**SOURCE EXCERPT**
Morbid Tales is the debut EP by the Swiss extreme metal band, Celtic Frost, released in November 1984. The first European release on Noise Records was a mini-LP with six tracks, while the American release by Enigma/Metal Blade added two tracks, bringing it to the length of a regular LP.

In 1999 a remastered edition of Morbid Tales was released on CD by Noise Records, which also contained the tracks from their 1985 EP Emperor's Return as well as a 2017 remastered edition released by the same label on CD and vinyl formats.

**YOUR TASK**
Reproduce the Morbid Tales passage verbatim between "Morbid Tales is" and "and vinyl formats.", inclusive.

**GIVEN ENTRIES**
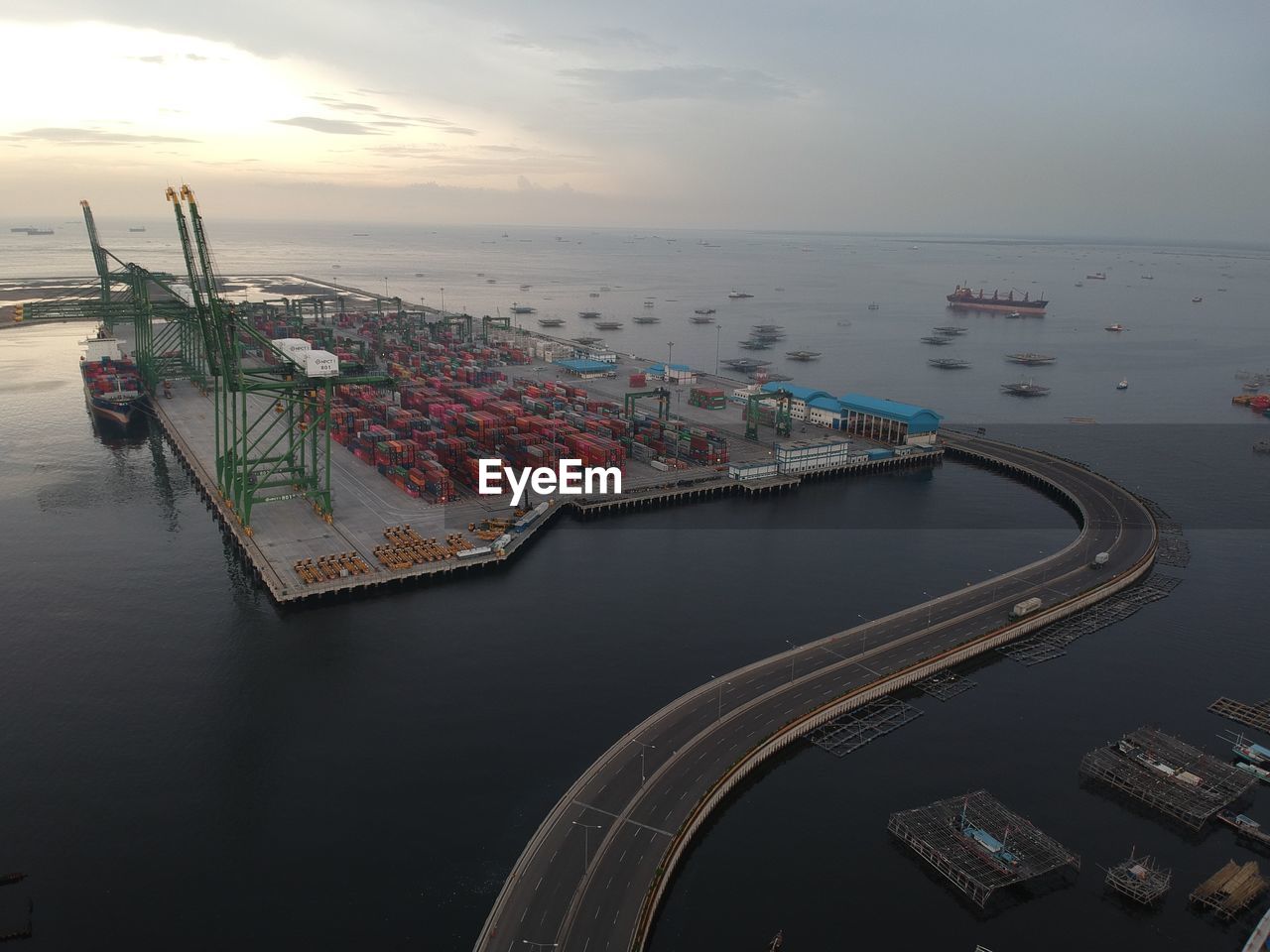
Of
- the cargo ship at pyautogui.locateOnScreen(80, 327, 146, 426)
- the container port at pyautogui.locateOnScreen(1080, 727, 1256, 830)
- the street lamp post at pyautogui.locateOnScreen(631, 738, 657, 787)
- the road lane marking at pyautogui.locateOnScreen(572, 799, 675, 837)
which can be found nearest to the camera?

**EXERCISE RESPONSE**
Morbid Tales is the debut EP by the Swiss extreme metal band, Celtic Frost, released in November 1984. The first European release on Noise Records was a mini-LP with six tracks, while the American release by Enigma/Metal Blade added two tracks, bringing it to the length of a regular LP.

In 1999 a remastered edition of Morbid Tales was released on CD by Noise Records, which also contained the tracks from their 1985 EP Emperor's Return as well as a 2017 remastered edition released by the same label on CD and vinyl formats.